**Exercise tasks:**
A. Decide whether each statement agrees with the post about R's random-Normal generators: (i) rnorm takes the standard deviation as its spread parameter; (ii) mvrnorm takes the standard deviation as its spread parameter; (iii) finding the mistake took two weeks of debugging. Answer yes or no for each, quoting the deciding words of the post.
B. Write out the part of the post about R's random-Normal generators from "I was using" to "find this problem.", word for word.

Quick public service announcement for my fellow R nerds:
R has two commonly-used random-Normal generators: rnorm
and MASS::mvrnorm
. I was foolish and assumed that their parameterizations were equivalent when you’re generating univariate data. But nope:
- Base R can generate univariate draws with
rnorm(n, mean, sd)
, which uses the standard deviation for the spread. - The MASS package has a multivariate equivalent,
mvrnorm(n, mu, Sigma)
, which uses the variance-covariance matrix for the spread. In the univariate case,Sigma
is the variance.
I was using mvrnorm
to generate a univariate random variable, but giving it the standard deviation instead of the variance. It took me two weeks of debugging to find this problem.
Dear reader, I hope this cautionary tale reminds you to check R function arguments carefully!
The documentation for mvrnorm says that Sigma must be a positive-definite symmetric matrix. Usually a scalar (sd in rnorm) is not considered to be a degenerate form of a positive-definite symmetric matrix, is it? So I would also remind the reader to check the documentation. Though a lot of it is poorly written so I can sympathize with those who get out of the habit of checking it.

Extracted records:
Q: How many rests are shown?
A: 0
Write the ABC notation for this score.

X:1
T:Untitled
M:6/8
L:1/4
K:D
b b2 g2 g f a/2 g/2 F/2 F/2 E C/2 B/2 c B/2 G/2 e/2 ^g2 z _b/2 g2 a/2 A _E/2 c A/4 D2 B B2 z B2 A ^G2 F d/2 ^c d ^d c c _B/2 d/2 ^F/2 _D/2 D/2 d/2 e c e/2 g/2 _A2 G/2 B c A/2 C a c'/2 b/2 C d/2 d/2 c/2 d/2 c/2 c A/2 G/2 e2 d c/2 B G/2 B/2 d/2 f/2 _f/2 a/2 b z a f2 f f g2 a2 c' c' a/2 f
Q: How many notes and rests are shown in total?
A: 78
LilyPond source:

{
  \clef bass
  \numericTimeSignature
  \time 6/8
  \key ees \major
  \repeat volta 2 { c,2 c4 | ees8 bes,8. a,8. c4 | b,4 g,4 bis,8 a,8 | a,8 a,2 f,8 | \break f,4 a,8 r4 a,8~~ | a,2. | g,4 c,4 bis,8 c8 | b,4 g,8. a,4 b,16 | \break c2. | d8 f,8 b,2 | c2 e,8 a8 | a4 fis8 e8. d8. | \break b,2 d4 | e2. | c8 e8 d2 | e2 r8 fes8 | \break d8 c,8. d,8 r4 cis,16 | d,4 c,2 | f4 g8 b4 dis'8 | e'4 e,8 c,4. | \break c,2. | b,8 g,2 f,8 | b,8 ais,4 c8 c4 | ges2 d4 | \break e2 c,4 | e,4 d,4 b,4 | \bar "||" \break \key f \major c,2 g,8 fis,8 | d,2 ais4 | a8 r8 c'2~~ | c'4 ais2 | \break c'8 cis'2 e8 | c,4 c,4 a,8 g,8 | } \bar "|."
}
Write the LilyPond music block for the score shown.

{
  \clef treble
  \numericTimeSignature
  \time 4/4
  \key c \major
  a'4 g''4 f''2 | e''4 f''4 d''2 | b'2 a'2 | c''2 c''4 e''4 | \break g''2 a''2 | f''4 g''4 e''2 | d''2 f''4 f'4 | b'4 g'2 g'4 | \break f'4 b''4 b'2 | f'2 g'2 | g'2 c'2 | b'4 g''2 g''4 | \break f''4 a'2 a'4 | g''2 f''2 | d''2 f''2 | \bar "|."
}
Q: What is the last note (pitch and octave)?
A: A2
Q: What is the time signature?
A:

**Answers for the tasks:**
A.
(i) Yes: "which uses the standard deviation for the spread"
(ii) No: "which uses the variance-covariance matrix for the spread"
(iii) Yes: "It took me two weeks of debugging to find this problem."

B.
I was using mvrnorm
to generate a univariate random variable, but giving it the standard deviation instead of the variance. It took me two weeks of debugging to find this problem.